Directions:
• a. Before the items, retype the passage about Spelman's 2021 valedictorian word for word, from "Ford Fund, in" up to and including "as peer mentors.".
• b. Continue the article about Osarugue Otebele and the Ford First Gen program from the point where it stops.

Source excerpt:
************

When Osarugue Otebele was selected as the 2021 valedictorian for Spelman College, it came as a total surprise.
"I was shocked," said the English major with a passion for film. "I didn't go into Spelman thinking I'd be the valedictorian."
But the now Spelman alumna did just that. Not only did she graduate with top honors, she did so a year early. During her time at Spelman, Osarugue was part of the Ford First Gen initiative—an innovative program aimed at improving graduation rates among first-generation college students.
Ford Fund, in collaboration with Spelman College in Atlanta, launched the program in the beginning of the 2018-19 academic school year. The program pairs first-generation college students in their first year with juniors—also first-generation students—who serve as peer mentors.
Like many Ford First Gen students, Osarugue found the college experience to be as challenging as it was rewarding. But having a community of support made a difference.
"I genuinely enjoyed being in the First Gen program," Osarugue said. "It felt like having a separate community to go to ask questions that you may not have felt confident about asking in other spaces. And I met really good friends in the program."

************

Stored records:

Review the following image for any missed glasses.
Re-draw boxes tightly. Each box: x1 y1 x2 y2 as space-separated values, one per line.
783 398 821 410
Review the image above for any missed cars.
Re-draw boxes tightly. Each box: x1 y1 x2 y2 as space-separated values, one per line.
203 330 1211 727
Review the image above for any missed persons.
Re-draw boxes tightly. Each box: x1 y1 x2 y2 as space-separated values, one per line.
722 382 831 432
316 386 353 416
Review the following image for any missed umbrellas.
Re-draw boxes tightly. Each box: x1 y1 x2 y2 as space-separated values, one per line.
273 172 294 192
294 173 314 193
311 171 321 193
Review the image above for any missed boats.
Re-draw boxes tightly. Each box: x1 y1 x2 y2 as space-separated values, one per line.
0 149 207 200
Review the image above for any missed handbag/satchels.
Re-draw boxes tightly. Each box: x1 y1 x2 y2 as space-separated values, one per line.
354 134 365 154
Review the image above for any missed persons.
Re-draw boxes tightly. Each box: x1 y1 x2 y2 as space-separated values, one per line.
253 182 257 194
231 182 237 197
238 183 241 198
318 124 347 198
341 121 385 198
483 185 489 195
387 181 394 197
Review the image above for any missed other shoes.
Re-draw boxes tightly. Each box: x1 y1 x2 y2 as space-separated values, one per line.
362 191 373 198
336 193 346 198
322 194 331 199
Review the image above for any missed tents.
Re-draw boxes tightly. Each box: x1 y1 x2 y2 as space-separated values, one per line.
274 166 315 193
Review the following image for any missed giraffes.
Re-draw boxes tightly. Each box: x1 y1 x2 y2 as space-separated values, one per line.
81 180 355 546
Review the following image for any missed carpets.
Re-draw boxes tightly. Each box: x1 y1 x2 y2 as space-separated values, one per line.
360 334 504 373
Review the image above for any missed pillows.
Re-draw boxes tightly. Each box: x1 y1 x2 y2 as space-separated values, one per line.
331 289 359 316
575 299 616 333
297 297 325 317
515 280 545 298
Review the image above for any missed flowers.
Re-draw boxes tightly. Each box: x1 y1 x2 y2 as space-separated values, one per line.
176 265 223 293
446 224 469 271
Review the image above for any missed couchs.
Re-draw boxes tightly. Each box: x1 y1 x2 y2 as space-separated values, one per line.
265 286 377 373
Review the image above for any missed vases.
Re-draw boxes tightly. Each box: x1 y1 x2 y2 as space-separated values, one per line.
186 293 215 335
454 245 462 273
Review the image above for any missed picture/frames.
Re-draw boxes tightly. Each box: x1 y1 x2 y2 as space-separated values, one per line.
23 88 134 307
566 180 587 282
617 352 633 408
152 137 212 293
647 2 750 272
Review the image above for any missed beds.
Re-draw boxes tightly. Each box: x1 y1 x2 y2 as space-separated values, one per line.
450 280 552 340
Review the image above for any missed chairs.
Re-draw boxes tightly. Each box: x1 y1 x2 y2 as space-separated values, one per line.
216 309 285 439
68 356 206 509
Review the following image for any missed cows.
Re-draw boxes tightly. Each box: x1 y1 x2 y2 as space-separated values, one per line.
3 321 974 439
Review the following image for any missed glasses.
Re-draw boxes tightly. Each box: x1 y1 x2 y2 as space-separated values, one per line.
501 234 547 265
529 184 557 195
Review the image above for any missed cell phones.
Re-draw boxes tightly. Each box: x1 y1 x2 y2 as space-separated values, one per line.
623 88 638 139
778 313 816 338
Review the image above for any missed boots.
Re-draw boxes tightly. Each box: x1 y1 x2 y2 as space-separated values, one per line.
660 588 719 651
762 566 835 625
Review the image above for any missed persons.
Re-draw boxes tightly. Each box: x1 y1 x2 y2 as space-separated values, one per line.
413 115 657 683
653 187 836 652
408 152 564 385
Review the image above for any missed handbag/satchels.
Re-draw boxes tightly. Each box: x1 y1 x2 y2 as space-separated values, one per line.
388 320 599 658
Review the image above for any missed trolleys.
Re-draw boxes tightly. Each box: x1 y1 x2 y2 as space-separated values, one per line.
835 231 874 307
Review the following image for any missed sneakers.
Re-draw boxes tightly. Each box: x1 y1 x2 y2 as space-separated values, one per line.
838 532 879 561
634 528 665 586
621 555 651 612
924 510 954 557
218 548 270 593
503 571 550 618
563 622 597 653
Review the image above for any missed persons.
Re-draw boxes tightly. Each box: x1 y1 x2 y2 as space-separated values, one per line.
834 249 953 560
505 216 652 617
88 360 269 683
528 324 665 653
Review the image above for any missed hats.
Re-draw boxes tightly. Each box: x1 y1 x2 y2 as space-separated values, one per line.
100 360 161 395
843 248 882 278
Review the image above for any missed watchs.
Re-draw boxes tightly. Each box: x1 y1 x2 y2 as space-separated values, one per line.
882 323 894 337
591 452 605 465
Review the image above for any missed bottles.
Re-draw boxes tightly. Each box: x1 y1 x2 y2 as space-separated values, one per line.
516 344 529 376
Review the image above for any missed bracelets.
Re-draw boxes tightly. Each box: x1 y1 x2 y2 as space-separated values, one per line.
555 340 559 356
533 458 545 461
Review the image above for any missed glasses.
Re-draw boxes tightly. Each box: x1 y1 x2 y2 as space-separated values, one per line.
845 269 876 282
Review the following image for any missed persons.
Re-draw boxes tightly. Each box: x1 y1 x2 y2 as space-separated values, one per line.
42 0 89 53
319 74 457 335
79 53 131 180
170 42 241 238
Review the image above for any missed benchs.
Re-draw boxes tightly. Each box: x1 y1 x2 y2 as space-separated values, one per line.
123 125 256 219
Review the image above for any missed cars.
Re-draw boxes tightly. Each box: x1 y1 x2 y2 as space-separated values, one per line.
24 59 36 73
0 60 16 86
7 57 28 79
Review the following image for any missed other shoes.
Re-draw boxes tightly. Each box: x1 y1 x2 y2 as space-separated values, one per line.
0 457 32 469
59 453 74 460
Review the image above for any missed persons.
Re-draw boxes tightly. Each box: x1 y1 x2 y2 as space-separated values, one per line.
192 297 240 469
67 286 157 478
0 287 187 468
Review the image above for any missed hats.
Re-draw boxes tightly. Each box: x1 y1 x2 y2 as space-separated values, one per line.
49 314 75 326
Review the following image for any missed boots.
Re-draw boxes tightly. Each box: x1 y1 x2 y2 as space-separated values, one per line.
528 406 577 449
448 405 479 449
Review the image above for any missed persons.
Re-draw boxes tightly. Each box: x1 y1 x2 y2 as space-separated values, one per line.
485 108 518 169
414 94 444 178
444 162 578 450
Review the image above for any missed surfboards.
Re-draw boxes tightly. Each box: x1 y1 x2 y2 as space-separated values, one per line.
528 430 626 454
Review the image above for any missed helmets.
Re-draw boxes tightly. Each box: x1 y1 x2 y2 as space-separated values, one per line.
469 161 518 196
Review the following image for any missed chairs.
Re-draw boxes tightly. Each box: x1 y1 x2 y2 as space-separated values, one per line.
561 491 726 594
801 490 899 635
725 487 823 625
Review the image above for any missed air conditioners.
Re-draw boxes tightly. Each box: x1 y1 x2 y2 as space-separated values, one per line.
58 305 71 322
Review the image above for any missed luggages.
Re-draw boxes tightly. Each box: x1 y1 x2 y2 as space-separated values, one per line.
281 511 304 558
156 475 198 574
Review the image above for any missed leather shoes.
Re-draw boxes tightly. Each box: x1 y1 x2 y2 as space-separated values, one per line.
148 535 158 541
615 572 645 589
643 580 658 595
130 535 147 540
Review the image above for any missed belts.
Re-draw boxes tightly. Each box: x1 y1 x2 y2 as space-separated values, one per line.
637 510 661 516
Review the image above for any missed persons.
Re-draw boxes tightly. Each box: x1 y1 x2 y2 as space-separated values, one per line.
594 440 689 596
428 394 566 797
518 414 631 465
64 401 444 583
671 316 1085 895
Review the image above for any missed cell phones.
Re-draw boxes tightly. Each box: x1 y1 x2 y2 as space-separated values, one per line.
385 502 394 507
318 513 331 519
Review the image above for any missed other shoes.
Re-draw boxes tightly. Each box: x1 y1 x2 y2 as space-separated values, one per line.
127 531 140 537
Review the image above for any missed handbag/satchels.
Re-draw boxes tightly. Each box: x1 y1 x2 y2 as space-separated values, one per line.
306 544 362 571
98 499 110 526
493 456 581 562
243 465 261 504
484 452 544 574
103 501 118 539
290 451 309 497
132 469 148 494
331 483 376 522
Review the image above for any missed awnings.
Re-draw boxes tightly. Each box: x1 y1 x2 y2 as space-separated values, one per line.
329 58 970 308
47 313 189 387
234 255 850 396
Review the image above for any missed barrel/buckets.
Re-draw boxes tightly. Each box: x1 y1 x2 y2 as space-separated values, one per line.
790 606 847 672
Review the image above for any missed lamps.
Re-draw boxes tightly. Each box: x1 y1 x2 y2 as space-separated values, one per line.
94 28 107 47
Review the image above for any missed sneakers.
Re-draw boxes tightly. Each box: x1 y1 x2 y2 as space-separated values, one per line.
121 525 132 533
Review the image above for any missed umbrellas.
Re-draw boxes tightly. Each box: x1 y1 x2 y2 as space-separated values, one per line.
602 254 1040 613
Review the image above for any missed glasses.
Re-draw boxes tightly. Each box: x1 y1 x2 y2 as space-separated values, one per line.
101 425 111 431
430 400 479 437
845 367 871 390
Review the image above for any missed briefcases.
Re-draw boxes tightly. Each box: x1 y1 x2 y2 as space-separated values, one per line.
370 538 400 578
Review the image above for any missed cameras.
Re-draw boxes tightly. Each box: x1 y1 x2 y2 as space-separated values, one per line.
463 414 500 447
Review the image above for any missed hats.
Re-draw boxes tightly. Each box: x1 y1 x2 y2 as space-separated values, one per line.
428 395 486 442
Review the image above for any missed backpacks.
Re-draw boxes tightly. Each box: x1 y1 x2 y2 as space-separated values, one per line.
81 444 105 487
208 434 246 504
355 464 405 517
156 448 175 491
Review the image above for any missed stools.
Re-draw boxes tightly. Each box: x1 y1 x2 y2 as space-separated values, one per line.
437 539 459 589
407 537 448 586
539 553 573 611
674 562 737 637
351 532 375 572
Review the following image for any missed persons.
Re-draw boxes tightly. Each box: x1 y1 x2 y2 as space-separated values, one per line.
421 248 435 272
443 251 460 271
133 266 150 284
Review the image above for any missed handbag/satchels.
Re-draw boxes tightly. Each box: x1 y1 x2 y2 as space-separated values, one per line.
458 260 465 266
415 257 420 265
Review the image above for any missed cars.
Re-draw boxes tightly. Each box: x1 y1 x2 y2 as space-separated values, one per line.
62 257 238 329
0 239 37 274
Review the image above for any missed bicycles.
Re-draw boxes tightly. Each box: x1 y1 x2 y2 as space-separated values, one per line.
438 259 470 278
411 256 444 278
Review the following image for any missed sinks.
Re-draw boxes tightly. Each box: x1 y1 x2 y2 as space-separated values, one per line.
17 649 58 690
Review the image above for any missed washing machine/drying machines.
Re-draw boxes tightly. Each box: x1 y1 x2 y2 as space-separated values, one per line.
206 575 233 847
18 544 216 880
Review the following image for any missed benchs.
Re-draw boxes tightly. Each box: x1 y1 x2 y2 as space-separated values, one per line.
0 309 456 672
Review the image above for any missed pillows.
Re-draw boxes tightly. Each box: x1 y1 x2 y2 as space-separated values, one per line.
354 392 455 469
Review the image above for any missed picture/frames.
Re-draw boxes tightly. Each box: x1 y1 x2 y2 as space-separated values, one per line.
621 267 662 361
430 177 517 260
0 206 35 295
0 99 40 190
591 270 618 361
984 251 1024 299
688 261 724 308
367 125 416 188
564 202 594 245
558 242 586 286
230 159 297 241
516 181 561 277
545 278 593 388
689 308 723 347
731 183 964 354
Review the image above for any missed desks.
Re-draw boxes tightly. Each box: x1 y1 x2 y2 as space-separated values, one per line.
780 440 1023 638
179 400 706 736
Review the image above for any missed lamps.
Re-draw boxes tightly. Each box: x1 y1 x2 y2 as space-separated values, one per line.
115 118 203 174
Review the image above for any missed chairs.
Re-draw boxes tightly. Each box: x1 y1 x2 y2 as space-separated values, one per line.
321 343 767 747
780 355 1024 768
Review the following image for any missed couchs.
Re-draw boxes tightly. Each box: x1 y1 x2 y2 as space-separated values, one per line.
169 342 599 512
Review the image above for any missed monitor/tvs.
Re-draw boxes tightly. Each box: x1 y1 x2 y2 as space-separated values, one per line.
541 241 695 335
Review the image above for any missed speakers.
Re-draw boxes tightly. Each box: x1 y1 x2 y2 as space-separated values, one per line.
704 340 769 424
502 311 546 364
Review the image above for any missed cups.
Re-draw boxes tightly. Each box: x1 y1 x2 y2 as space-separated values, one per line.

************

Results of the exercise:
• a.
Ford Fund, in collaboration with Spelman College in Atlanta, launched the program in the beginning of the 2018-19 academic school year. The program pairs first-generation college students in their first year with juniors—also first-generation students—who serve as peer mentors.

• b.
Osarugue heard about the program the summer before starting Spelman. The school sent an email with details about the mentorship opportunities and learning community that Ford First Gen offers.
Students attend monthly seminars focused on networking, career development and building healthy relationships—all designed to help them succeed throughout their four years in college. They meet with industry professionals for insight into today's workplace, work with Spelman faculty and have the opportunity to complete Ford-sponsored summer internships.
"Just knowing you have people going through college with the same background and same experiences was really great," she said.
Upon completion of her sophomore year, Osarugue became a mentor her junior year, gaining additional and valuable leadership experience as she helped guide a new cohort of incoming first-generation first-year students.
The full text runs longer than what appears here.